§ Testo
____________
# cadute



## omicron (11 Marzo 2022)

ieri sera, per non far cadere un gioco dal tavolo, sono caduta io, culata in terra e schienata contro un mobile. oggi sembro robocop


----------



## Brunetta (11 Marzo 2022)

Una mia amica per bloccare il marito in sovrappeso che ha sentito mangiare dopo cena, si è alzata di botto, è inciampata nel copridivano e ha rischiato la frattura a un polso.
Però il marito ha smesso di mangiare.


----------



## omicron (11 Marzo 2022)

Brunetta ha detto:


> Una mia amica per bloccare il marito in sovrappeso che ha sentito mangiare dopo cena, si è alzata di botto, è inciampata nel copridivano e ha rischiato la frattura a un polso.
> Però il marito ha smesso di mangiare.


mannaggia brunetta mi hai fatta ridere, mi vengono le lacrime dal dolore alla schiena 
almeno la tua amica aveva un motivo valido, io quel gioco potevo anche lasciare che si frantumasse


----------



## Brunetta (11 Marzo 2022)

omicron ha detto:


> mannaggia brunetta mi hai fatta ridere, mi vengono le lacrime dal dolore alla schiena
> almeno la tua amica aveva un motivo valido, io quel gioco potevo anche lasciare che si frantumasse


La mia amica fa sempre ridere.
Ha un viso con una espressione severa, ma è la persona meno permalosa che conosca.
E le numerose piccole disgrazie che accadono quando siamo insieme (potrei scriverci un libro di racconti) finiscono sempre con le lacrime agli occhi dal ridere.


----------



## ivanl (11 Marzo 2022)

omicron ha detto:


> ieri sera, per non far cadere un gioco dal tavolo, sono caduta io, culata in terra e schienata contro un mobile. oggi sembro robocop


Diclofenac 150 mg lento rilascio una al giorno, la sera dopo cena; meglio se la mattina prendi un gastroprotettore, comunque


----------



## Brunetta (11 Marzo 2022)
____________
§ Consegna A
Nella discussione sulle cadute, in che cosa inciampa l'amica di Brunetta alzandosi di botto?
§ Consegna B
Riporti dalla discussione sulle cadute tutto ciò che va da "E le numerose" giù fino a "occhi dal ridere.".
I record riportati di seguito costituiscono materiale distinto dal testo.
____________
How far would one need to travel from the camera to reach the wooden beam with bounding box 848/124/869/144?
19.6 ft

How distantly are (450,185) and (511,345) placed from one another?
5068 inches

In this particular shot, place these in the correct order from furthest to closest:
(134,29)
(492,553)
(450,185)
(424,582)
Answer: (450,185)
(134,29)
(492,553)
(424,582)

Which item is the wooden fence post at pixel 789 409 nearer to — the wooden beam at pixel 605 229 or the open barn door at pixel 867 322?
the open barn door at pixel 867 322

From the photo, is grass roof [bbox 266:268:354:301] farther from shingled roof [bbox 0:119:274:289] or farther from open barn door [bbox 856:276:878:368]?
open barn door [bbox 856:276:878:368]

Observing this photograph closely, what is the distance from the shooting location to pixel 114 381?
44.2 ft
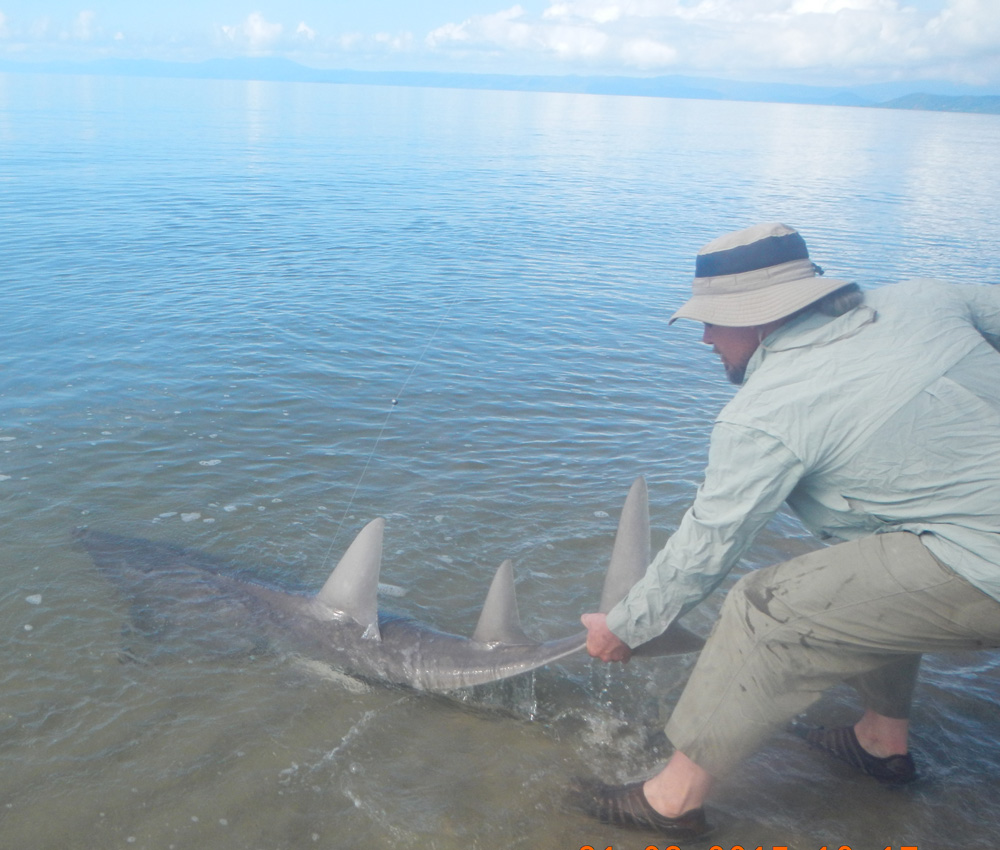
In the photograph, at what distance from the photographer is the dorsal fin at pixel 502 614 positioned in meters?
4.72

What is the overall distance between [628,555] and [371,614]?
1871mm

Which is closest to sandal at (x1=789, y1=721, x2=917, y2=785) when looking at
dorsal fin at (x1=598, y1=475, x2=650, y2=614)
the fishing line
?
dorsal fin at (x1=598, y1=475, x2=650, y2=614)

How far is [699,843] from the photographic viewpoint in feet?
12.5

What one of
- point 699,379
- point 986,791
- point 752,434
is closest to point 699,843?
point 986,791

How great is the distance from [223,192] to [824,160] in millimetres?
39414

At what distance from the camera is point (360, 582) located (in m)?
5.14

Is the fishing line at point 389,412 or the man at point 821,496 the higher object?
the man at point 821,496

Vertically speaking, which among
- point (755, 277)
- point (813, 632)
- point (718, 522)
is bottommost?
point (813, 632)

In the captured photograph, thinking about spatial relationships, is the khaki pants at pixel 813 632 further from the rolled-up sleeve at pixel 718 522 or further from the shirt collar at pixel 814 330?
the shirt collar at pixel 814 330

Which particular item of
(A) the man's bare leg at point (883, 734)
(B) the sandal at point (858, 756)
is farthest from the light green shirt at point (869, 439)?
(B) the sandal at point (858, 756)

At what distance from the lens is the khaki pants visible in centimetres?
309

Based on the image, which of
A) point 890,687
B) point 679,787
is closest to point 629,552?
point 679,787

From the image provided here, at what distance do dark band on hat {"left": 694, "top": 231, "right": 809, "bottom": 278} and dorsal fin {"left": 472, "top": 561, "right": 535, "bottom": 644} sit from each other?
2.25 meters

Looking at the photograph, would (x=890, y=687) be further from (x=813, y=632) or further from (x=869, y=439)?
(x=869, y=439)
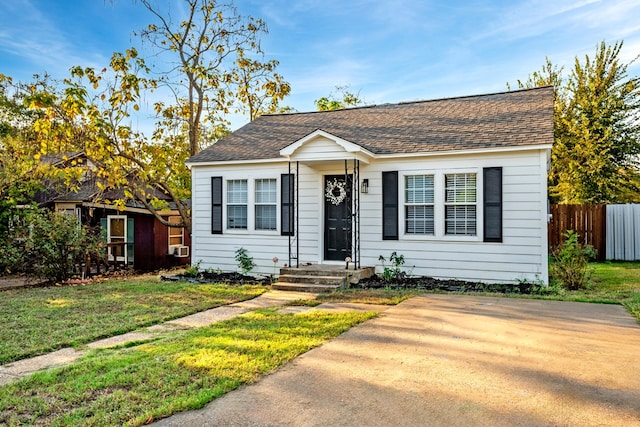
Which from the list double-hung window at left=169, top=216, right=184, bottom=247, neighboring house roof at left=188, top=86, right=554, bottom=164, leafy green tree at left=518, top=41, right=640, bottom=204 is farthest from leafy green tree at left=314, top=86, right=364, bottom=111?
double-hung window at left=169, top=216, right=184, bottom=247

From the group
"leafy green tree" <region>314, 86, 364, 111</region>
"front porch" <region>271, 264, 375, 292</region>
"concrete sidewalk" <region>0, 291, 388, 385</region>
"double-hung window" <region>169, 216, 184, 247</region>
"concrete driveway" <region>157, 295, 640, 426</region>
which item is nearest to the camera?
"concrete driveway" <region>157, 295, 640, 426</region>

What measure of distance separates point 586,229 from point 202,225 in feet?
38.3

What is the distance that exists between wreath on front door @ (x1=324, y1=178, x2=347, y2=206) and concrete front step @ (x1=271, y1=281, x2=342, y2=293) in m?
2.14

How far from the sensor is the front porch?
912cm

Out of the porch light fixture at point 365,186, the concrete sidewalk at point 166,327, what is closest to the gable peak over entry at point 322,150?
the porch light fixture at point 365,186

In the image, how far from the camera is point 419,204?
9.58 m

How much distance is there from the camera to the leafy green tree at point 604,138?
61.6 feet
____________
§ Risposta corretta A
Nel copridivano.

§ Risposta corretta B
E le numerose piccole disgrazie che accadono quando siamo insieme (potrei scriverci un libro di racconti) finiscono sempre con le lacrime agli occhi dal ridere.